I was reading the latest issue of Wargames Illustrated 281 and at the end there was an article on the farm complex at Hougoumont, Waterloo and it got me thinking to the day 7 or 8 years ago when four of us Rejects (myself, Ray, Ian and Richard) went on a day trip from England to Waterloo in Brussels to view the battlefield and also drop into Ypres on the way back to view the WW1 cemeterys and trenches. Now why were we doing this was Richard was and still is a history teacher at an all girls secondary school and he got to scout locations for history field trips for his school, so we were invited along for the day trip, early start saw us drive onto the eurostar train and the day began.
This is not a comphrensive tale of the battlefields and we were not there to revel in the carnage on both the battlefields but to visit and get a sense of the sacrifice that was bled into these locations and I know it's a cliche but these places have an atmosphere all to themselves and I believe history needs to be taught at school level and above to show the sacrifice of previous generations.
Some links to the actual conflicts http://en.wikipedia.org/wiki/Battle_of_Waterloo and http://en.wikipedia.org/wiki/Battle_of_Ypres
This is the Lion Mound on the battlefield site, 226 steps and it nearly fucking killed me, it's bloody steep, there is a great vieew from the top once you can breathe properly again but it's no bloody picnic on those bloody steps on the way back down either, there is a good visitors centre with lots of bits and pieces going on and lots to look at (well there was back then!)

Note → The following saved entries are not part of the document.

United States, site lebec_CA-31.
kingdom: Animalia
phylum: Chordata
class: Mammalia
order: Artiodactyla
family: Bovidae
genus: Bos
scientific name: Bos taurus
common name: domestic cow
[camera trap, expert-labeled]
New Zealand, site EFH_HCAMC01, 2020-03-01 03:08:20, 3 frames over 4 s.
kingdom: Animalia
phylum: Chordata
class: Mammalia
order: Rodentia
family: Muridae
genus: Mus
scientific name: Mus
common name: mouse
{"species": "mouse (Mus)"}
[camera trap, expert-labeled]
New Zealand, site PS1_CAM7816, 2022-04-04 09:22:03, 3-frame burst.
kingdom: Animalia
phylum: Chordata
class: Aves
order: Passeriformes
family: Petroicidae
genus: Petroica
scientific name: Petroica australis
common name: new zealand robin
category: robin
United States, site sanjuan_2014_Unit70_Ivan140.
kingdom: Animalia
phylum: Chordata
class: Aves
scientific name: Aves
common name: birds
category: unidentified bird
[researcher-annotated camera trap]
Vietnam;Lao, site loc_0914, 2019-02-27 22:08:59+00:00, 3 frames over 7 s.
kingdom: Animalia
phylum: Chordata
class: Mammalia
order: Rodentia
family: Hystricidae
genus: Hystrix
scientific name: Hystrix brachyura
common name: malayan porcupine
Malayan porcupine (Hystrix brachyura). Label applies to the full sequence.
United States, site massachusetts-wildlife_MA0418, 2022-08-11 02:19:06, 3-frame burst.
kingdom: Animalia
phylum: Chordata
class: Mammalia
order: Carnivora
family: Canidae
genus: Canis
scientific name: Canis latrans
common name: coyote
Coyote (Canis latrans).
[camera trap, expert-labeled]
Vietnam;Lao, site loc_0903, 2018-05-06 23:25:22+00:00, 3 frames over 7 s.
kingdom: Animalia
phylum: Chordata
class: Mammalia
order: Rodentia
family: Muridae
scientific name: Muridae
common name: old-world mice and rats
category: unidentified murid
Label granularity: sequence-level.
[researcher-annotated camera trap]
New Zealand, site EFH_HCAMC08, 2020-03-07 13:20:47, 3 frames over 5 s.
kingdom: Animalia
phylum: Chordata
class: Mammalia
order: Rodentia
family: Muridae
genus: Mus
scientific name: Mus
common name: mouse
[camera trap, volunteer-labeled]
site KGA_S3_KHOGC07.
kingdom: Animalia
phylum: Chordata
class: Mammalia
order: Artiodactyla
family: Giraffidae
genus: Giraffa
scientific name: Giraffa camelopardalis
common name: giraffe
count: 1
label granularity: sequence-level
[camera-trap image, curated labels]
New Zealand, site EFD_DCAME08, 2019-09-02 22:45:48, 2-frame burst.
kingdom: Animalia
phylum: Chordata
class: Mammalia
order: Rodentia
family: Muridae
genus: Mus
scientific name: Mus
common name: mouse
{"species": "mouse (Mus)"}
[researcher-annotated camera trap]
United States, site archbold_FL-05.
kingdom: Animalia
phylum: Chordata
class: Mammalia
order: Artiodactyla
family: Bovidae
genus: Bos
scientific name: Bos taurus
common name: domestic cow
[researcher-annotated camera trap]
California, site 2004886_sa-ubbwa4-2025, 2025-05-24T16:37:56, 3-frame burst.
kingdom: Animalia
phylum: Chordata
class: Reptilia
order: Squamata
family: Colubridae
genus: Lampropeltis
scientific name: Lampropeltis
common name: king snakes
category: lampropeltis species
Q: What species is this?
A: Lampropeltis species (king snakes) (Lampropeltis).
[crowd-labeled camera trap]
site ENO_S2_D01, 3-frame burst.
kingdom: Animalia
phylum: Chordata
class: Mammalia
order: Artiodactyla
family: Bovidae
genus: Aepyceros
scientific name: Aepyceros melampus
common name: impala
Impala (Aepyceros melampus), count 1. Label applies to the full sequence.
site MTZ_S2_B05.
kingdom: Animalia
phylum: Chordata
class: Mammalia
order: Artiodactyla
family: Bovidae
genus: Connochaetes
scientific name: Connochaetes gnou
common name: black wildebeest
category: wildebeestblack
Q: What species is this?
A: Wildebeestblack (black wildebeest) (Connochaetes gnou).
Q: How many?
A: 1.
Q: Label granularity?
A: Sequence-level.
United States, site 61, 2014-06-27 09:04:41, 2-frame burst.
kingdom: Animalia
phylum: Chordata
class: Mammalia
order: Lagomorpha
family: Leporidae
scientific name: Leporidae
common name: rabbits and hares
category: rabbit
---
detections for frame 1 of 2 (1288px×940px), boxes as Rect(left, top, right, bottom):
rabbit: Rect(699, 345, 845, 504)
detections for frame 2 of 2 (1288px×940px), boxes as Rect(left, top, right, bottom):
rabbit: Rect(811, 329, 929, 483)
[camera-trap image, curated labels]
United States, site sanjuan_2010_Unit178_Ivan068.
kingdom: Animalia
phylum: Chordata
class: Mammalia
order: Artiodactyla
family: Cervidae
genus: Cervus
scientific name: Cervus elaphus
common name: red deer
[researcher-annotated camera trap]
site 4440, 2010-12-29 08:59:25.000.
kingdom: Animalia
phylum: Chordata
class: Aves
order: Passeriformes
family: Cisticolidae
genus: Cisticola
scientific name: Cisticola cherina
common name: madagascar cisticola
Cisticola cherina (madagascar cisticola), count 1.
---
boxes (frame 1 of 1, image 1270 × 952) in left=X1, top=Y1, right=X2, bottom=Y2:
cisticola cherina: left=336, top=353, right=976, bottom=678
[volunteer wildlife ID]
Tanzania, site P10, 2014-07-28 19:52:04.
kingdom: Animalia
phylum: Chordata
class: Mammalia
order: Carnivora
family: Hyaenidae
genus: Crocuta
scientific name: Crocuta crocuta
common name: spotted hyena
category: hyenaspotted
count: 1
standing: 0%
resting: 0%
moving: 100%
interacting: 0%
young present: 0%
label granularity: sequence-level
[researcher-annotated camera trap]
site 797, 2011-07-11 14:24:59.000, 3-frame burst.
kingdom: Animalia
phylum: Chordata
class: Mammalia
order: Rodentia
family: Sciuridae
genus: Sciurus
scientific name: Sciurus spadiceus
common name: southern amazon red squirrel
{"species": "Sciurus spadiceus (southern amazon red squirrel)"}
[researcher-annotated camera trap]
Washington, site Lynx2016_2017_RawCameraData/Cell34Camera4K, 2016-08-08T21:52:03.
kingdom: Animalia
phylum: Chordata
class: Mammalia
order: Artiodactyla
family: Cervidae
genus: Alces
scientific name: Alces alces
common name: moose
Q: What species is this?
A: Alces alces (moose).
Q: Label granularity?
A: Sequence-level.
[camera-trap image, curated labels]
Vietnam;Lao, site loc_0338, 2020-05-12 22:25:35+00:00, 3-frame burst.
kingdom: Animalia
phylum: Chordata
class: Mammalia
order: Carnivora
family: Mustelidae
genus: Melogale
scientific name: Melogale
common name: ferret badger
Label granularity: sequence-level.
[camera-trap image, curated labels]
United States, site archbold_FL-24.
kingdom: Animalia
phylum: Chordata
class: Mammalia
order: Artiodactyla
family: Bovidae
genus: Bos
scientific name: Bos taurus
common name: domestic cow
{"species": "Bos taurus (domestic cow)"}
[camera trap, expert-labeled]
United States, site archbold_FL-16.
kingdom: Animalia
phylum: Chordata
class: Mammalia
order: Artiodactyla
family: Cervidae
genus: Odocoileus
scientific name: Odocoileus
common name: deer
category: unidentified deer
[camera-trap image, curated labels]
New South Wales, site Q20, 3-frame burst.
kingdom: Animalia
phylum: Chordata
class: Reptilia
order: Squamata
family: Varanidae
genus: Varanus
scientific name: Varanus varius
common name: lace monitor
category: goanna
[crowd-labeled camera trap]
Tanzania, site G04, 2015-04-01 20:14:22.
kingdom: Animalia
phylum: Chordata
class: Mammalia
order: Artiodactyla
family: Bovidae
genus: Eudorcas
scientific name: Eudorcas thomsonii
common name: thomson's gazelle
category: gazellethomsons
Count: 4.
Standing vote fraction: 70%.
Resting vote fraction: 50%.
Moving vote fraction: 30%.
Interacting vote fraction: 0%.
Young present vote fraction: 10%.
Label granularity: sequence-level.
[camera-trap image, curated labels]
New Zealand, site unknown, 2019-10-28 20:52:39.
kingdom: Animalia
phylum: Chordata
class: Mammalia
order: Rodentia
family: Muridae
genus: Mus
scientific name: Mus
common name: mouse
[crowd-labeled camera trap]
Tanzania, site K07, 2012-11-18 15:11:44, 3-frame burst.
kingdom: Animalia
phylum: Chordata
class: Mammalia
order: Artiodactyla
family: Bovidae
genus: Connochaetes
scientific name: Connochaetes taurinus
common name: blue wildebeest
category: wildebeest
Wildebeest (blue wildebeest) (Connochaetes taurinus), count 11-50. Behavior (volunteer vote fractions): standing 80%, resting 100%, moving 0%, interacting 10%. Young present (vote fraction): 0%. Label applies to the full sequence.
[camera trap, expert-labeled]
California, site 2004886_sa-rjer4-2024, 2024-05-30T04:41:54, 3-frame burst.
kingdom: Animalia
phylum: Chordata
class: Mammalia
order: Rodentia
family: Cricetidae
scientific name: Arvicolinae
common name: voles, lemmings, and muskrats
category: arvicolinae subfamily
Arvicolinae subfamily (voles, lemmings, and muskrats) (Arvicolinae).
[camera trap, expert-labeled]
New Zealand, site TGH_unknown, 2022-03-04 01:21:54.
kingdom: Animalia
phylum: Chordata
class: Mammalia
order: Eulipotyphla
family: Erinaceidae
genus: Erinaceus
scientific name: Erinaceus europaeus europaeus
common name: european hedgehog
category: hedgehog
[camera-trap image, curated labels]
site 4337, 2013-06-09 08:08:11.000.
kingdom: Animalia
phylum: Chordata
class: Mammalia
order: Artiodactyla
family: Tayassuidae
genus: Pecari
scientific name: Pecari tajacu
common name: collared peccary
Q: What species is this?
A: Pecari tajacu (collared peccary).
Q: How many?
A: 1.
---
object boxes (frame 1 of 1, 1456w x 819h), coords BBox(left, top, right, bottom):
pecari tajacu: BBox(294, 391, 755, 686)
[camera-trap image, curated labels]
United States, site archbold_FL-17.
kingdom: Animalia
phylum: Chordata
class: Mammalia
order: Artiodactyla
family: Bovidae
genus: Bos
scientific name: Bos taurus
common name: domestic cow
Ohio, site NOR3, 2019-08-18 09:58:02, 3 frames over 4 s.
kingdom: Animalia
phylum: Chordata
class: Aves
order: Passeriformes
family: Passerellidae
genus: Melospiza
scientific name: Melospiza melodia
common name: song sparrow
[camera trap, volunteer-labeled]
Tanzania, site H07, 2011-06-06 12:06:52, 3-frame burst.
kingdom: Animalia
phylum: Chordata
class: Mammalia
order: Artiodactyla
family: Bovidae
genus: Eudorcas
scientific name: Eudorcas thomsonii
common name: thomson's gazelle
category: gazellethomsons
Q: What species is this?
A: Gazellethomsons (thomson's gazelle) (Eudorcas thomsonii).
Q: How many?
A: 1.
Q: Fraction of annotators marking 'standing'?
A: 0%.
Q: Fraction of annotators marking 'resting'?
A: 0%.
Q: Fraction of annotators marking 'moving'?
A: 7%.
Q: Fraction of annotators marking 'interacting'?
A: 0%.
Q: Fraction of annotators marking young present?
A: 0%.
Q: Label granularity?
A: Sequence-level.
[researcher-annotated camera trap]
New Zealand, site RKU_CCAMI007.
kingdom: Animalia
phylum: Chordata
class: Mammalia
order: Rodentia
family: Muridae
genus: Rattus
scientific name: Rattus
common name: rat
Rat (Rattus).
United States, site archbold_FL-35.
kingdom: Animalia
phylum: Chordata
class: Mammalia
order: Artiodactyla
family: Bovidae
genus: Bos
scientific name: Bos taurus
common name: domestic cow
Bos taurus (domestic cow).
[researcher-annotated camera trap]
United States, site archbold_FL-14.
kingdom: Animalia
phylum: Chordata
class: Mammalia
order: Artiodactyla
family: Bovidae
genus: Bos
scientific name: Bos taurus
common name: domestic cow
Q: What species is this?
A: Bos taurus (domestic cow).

Hougoumont Farm as it currently looks.
La Haye Saint beside a busy main road.
This is Tyne Cot cemetery in Ypres, very bright and a beautiful but very sad place, lots and lots of names and graves.
I believe this is Langermarck which is a german cemetery and this is the location of a pillbox on the border of the cemetery, this cemetery was very sombre compared to the allied cemetery and this place has always stuck in my memory. One small plot about 15ft by 15ft full of poppies stated it had 17,000 bodies in it alone.
This is some actual original trench system we toured from WW1 that is now a museum.
Ypres town centre where we finished the day and had dinner before driving back to the euro star station where there may have been a little altercation concerning customs and comments (you can't take Ray anywhere). Ian had tried to kill us earlier that day when he took a wrong turn and went down a one way road but I digress as our memories fade (me and Ray have problems now remembering what we did last month) it was a grand day out that we never have done anything like it since even though we say we will.
I hope my information is correct but the memory fades but it should never about the important parts of history and friendship.